Linux Porter Discovered M1 Covert Channel Flaw Named ‘M1RACLES’

• A Linux hacker has discovered a flaw in M1 chips that allows two processes to talk to each other covertly.
• While this shouldn’t be allowed as it bypasses OS security layers, it is nothing to worry about in practice.
• The researcher has reported his finding to Apple, but it is doubtful that we’ll see a fix for it.

Hector Martin, a hacker who is porting Linux to Apple Silicon Macs through Asahi Linux, has discovered a novel covert channel vulnerability on the M1 chip, calling it ‘M1RACLES’ and tracked as CVE-2021-30747. The flaw lies in the design of the chip itself, allowing any two applications running under an OS to covertly exchange data between them without using memory, sockets, files, or any other features that are meant to be used for data exchange.

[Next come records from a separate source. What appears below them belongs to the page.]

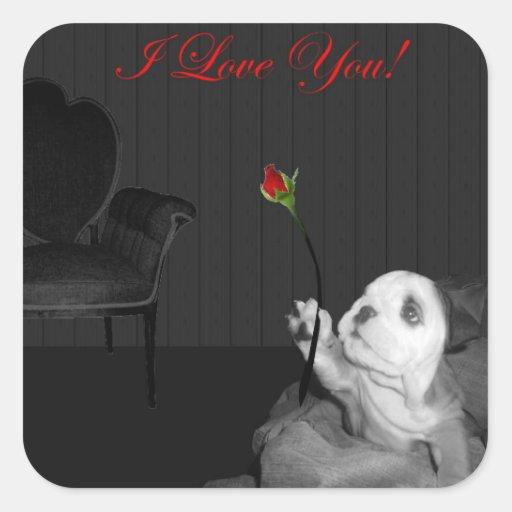 English Bulldog I Love You! Sticker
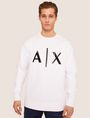 ARMANI EXCHANGE HIGH-SHINE EMBOSSED LOGO SWEATSHIRT Sweatshirt [*** pickupInStoreShippingNotGuaranteed_info ***] f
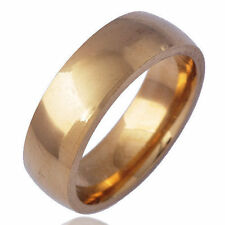 Cool Fashion Jewelry Vintage Womens Mans Yellow Gold Filled Band Ring Size 7
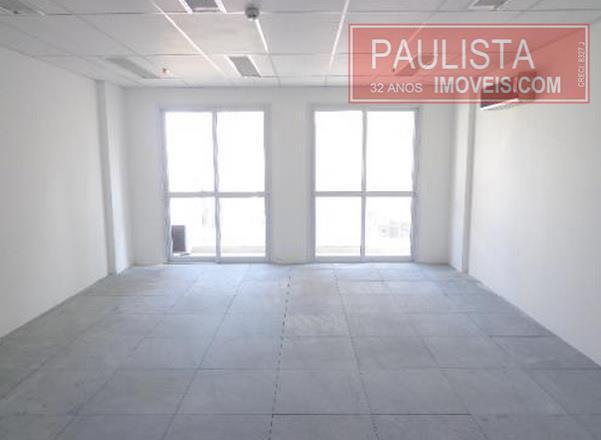 Paulista Imóveis - Sala, Vila Olímpia, São Paulo - Foto 5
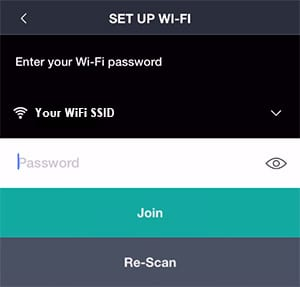Connect the Harmony Hub to the WiFi Network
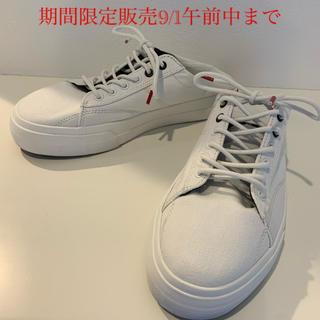 ベルシュカ(Bershka)のBershka ベルシュカ スニーカー 靴(スニーカー)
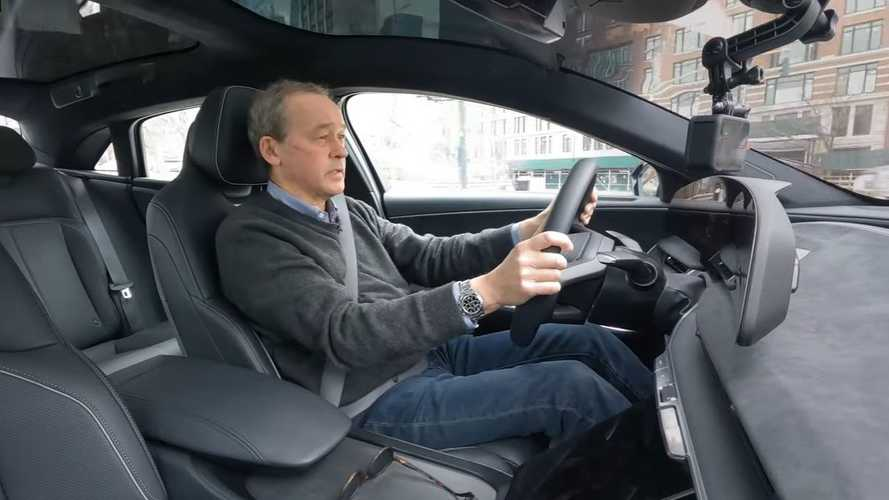 """Lucid CEO Wants EV Sector To Become A """"Two Horse Race"""""""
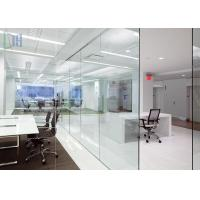 Buy cheap Popular Aluminium Office Partition Soundproof / Heat Insulation For Office Wall from wholesalers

This problem applies even if the two intercommunicating processes belong to different users and run on different privilege levels.

Because this vulnerability is bound to the chip itself, it doesn’t matter if the user is running macOS, or Linux, or OpenBSD, or anything else on it. Every M1 device is affected by M1RACLES, and the only mitigation that can address the issue is to run the entire OS as a virtual machine. Obviously, this would impact the performance greatly, but would it be worth it? Is M1RACLES that serious to call for such a drastic measure?

The researcher who discovered and reported this to Apple says malware cannot use this vulnerability to do any serious harm to the users, like assuming control of the target system or stealing private information. Similarly, malicious Javascript running on a website cannot exploit M1RACLES in any useful way, so you can’t get harmed from being led to a specific page on the net. All in all, this looks like an interesting find that threat actors don't have a meaningful way to take advantage of.

We have reached out to chip security researcher Niels Hofmans, and here are his thoughts on the issue:

The real danger that arises from this flaw would mainly revolve around cross-app tracking, helping advertising companies get their hands onto data that should be out of their direct reach. This would still not be a practical approach, though, as Apple could easily detect the existence of the relevant code on their apps and ban them.

We don’t know if Apple is planning to address this issue, and it really isn’t anything that you should worry about at this point. M1RACLES shouldn’t be allowed as it overrides the security of any OS running on the chip, but in practice, it is pretty much innocuous.